■ Exercise directions
Reproduce the line that contains "Which item of" and every line after it through the end of the records, exactly, with nothing added.

■ Dataset entries
= = = =
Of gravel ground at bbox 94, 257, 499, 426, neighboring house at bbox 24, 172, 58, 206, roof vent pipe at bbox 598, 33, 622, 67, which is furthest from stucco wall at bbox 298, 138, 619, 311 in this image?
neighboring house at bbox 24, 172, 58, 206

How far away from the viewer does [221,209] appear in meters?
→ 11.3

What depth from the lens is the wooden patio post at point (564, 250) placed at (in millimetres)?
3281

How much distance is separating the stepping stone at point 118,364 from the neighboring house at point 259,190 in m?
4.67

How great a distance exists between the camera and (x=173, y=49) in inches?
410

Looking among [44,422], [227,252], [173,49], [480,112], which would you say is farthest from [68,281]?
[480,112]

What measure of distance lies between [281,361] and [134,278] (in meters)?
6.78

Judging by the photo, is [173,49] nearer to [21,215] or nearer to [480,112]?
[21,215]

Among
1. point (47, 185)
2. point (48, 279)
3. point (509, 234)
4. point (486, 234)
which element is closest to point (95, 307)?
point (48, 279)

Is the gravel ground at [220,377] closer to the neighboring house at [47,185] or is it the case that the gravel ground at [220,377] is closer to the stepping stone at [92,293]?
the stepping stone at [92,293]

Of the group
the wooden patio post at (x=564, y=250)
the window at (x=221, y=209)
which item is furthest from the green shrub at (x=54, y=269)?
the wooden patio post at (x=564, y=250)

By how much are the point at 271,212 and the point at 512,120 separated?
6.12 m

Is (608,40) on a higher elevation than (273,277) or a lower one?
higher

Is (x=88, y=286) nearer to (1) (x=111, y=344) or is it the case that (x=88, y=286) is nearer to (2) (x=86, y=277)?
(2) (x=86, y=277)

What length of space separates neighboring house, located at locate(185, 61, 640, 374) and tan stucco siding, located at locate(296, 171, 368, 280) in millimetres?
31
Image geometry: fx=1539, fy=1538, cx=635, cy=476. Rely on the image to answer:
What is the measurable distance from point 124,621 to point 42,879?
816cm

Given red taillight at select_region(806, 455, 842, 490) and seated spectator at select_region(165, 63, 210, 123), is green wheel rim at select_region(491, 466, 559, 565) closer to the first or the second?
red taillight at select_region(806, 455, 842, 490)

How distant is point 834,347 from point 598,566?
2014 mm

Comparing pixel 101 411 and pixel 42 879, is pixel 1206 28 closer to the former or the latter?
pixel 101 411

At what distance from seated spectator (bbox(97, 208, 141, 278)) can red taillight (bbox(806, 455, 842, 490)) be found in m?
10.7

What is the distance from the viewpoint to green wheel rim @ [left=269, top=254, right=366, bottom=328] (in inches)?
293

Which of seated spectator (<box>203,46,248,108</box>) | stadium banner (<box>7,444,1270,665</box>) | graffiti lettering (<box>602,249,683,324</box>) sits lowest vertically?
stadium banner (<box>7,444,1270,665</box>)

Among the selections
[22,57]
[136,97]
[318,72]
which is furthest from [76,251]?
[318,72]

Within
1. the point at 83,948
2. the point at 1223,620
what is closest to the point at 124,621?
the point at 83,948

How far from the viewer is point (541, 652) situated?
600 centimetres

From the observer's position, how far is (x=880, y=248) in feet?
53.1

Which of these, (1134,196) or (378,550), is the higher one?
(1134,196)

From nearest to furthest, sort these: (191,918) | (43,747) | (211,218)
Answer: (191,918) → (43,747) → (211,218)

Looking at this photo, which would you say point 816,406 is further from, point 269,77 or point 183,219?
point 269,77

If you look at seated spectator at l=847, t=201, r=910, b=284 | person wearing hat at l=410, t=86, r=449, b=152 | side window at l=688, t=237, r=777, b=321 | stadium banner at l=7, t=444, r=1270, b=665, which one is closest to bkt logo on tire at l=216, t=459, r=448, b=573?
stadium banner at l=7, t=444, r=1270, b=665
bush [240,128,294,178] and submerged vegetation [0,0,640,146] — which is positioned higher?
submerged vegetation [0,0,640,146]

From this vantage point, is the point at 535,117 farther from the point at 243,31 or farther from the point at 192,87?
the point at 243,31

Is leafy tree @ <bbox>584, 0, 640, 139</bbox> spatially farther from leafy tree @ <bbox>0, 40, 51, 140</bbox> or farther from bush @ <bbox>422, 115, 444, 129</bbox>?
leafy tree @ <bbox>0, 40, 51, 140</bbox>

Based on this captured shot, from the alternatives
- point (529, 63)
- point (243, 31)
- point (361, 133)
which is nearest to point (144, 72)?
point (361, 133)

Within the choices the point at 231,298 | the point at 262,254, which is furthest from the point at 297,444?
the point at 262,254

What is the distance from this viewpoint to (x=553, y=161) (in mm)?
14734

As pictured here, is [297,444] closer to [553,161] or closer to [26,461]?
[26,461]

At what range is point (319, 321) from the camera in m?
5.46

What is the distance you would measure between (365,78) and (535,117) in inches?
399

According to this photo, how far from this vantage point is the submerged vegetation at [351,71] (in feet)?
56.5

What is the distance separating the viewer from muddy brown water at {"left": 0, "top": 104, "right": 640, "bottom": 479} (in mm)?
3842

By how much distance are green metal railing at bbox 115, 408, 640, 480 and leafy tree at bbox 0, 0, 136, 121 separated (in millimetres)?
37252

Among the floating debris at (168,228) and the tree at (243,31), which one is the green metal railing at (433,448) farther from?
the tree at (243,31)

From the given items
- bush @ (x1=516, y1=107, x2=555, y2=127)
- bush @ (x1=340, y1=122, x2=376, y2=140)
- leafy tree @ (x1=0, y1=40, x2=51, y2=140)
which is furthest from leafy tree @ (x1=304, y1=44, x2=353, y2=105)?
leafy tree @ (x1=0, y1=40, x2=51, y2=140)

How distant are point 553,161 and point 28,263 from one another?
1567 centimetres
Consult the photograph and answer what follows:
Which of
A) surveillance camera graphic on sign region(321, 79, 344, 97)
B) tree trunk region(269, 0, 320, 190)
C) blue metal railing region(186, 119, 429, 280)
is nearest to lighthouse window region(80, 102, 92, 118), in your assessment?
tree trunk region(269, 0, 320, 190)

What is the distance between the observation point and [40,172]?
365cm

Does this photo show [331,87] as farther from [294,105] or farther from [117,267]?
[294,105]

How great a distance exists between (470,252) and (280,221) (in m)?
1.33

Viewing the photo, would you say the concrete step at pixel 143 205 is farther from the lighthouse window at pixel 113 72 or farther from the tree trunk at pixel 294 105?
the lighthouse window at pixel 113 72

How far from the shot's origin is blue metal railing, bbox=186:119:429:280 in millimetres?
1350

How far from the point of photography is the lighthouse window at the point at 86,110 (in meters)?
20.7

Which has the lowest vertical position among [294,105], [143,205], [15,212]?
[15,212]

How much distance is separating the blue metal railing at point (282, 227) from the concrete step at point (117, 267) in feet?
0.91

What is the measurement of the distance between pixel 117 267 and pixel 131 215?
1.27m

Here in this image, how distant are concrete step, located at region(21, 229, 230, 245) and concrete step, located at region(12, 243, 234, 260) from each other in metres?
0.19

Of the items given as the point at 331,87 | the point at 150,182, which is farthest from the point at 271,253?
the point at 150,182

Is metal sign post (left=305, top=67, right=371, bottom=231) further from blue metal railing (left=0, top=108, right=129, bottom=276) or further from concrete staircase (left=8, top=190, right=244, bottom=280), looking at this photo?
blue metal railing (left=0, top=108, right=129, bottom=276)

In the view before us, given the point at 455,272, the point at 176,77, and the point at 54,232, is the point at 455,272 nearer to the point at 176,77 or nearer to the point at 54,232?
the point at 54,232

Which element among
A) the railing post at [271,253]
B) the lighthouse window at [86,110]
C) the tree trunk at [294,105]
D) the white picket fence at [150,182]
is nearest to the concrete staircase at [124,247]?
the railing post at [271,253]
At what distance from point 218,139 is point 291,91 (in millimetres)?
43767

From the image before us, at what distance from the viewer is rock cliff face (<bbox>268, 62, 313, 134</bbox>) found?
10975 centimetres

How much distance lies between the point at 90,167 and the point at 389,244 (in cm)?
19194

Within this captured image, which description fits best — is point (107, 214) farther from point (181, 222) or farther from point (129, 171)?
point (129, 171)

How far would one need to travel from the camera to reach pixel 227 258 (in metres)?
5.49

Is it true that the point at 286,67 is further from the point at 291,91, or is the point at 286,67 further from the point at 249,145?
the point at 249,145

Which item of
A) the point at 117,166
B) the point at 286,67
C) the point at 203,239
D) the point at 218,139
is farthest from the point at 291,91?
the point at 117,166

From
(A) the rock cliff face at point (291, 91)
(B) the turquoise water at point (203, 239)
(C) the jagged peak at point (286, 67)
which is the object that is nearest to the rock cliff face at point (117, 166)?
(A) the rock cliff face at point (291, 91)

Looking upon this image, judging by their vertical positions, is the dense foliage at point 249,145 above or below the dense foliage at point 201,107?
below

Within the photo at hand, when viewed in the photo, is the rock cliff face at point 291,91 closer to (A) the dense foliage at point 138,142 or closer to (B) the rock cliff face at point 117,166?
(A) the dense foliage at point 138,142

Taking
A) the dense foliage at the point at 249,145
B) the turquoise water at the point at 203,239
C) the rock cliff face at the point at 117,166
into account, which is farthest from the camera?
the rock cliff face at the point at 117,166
= = = =
■ Output
Which item of
A) the point at 117,166
B) the point at 286,67
C) the point at 203,239
D) the point at 218,139
is farthest from the point at 291,91?
the point at 117,166

From
(A) the rock cliff face at point (291, 91)
(B) the turquoise water at point (203, 239)
(C) the jagged peak at point (286, 67)
which is the object that is nearest to the rock cliff face at point (117, 166)?
(A) the rock cliff face at point (291, 91)

Looking upon this image, judging by their vertical positions, is the dense foliage at point 249,145 above or below the dense foliage at point 201,107?
below

Within the photo at hand, when viewed in the photo, is the rock cliff face at point 291,91 closer to (A) the dense foliage at point 138,142 or closer to (B) the rock cliff face at point 117,166?
(A) the dense foliage at point 138,142

Taking
A) the dense foliage at the point at 249,145
B) the turquoise water at the point at 203,239
C) the rock cliff face at the point at 117,166
into account, which is farthest from the camera?
the rock cliff face at the point at 117,166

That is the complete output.